## GIVEN INSTRUCTION
Return the records below from the line containing "From the camera's" onward, exactly, through and including the last line.
+ + +
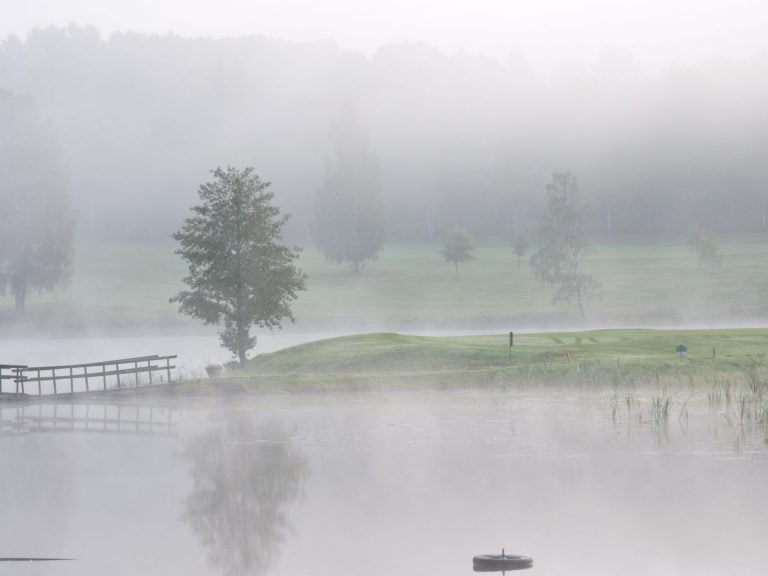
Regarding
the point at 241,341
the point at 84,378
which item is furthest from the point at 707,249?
the point at 84,378

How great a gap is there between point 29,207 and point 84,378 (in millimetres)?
55849

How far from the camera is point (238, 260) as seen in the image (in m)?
57.7

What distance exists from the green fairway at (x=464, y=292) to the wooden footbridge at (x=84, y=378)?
150 ft

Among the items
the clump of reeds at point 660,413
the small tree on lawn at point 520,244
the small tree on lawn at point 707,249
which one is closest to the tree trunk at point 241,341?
the clump of reeds at point 660,413

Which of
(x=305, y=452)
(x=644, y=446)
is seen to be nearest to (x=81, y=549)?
(x=305, y=452)

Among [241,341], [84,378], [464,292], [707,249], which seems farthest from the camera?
[464,292]

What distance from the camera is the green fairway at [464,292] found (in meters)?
112

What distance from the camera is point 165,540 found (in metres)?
21.1

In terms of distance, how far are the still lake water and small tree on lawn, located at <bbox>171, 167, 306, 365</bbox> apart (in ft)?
56.3

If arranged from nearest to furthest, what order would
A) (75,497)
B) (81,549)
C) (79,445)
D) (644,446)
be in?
(81,549) < (75,497) < (644,446) < (79,445)

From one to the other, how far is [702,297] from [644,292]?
748cm

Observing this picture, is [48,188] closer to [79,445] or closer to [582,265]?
[582,265]

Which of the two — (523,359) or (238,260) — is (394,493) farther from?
(238,260)

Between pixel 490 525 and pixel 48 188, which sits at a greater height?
pixel 48 188
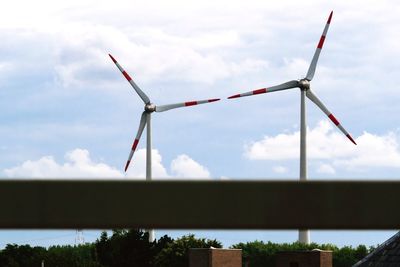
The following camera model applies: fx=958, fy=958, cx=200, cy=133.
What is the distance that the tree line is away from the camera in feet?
368

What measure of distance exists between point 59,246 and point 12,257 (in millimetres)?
16159

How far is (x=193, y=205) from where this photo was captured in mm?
2975

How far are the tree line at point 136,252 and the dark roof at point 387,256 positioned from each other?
1532 inches

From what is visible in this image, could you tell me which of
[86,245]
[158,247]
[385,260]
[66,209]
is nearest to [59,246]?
[86,245]

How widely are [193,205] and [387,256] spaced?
69231 mm

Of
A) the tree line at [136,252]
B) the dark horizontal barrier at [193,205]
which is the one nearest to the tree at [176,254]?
the tree line at [136,252]

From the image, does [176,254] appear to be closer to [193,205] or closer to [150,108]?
[150,108]

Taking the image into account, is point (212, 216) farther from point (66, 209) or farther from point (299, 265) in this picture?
point (299, 265)

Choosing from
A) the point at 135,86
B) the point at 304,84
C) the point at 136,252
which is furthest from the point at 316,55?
the point at 136,252

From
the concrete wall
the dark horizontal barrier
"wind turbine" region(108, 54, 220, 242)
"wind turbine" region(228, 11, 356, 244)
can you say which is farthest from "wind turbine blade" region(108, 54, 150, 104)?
the dark horizontal barrier

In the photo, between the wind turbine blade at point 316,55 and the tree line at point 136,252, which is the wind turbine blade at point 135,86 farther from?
the tree line at point 136,252

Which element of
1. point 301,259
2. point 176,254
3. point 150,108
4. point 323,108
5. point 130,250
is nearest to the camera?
point 323,108

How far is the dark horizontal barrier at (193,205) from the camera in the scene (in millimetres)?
2965

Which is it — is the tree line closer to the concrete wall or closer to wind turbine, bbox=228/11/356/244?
the concrete wall
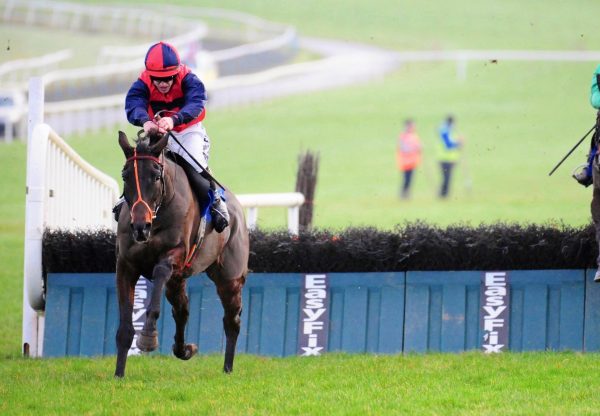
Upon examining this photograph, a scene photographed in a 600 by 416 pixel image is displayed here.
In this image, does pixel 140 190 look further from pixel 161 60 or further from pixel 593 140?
pixel 593 140

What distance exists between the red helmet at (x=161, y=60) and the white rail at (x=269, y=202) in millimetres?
3074

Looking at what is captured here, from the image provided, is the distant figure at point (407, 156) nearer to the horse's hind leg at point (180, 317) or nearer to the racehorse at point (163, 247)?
the racehorse at point (163, 247)

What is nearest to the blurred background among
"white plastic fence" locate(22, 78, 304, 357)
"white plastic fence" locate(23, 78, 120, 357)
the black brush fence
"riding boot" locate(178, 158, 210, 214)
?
"white plastic fence" locate(22, 78, 304, 357)

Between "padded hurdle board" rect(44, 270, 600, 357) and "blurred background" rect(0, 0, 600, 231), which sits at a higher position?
"blurred background" rect(0, 0, 600, 231)

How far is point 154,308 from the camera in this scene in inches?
354

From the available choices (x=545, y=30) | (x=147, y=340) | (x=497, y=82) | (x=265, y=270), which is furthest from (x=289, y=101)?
(x=147, y=340)

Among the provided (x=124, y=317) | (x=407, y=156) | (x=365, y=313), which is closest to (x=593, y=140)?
(x=365, y=313)

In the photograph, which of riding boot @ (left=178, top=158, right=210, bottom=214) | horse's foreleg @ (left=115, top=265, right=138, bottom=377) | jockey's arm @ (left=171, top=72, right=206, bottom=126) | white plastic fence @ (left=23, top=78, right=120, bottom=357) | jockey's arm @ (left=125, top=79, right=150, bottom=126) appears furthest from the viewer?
white plastic fence @ (left=23, top=78, right=120, bottom=357)

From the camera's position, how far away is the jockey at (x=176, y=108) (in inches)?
372

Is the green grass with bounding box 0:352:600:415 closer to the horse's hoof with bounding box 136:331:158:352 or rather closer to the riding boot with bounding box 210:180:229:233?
the horse's hoof with bounding box 136:331:158:352

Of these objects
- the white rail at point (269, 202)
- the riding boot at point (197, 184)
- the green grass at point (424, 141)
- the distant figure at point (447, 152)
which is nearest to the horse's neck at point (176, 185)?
the riding boot at point (197, 184)

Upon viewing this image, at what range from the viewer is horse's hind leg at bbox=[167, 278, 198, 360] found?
1000 cm

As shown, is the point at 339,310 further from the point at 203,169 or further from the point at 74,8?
the point at 74,8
+ + +
## RESULT OF THIS EXERCISE
From the camera's position, how far away is the jockey at (x=176, y=108) (in inches)?
372

Is the green grass with bounding box 0:352:600:415 closer to the horse's hoof with bounding box 136:331:158:352 or rather closer to the riding boot with bounding box 210:180:229:233?
the horse's hoof with bounding box 136:331:158:352

Of these objects
- the white rail at point (269, 202)
- the riding boot at point (197, 184)
- the green grass at point (424, 141)
- the distant figure at point (447, 152)
which is nearest to the horse's neck at point (176, 185)?
the riding boot at point (197, 184)

Upon viewing this image, at what range from the viewer is horse's hind leg at bbox=[167, 278, 198, 360] found?
1000 cm

As shown, is the point at 339,310 further from the point at 203,169 or further from the point at 74,8?
the point at 74,8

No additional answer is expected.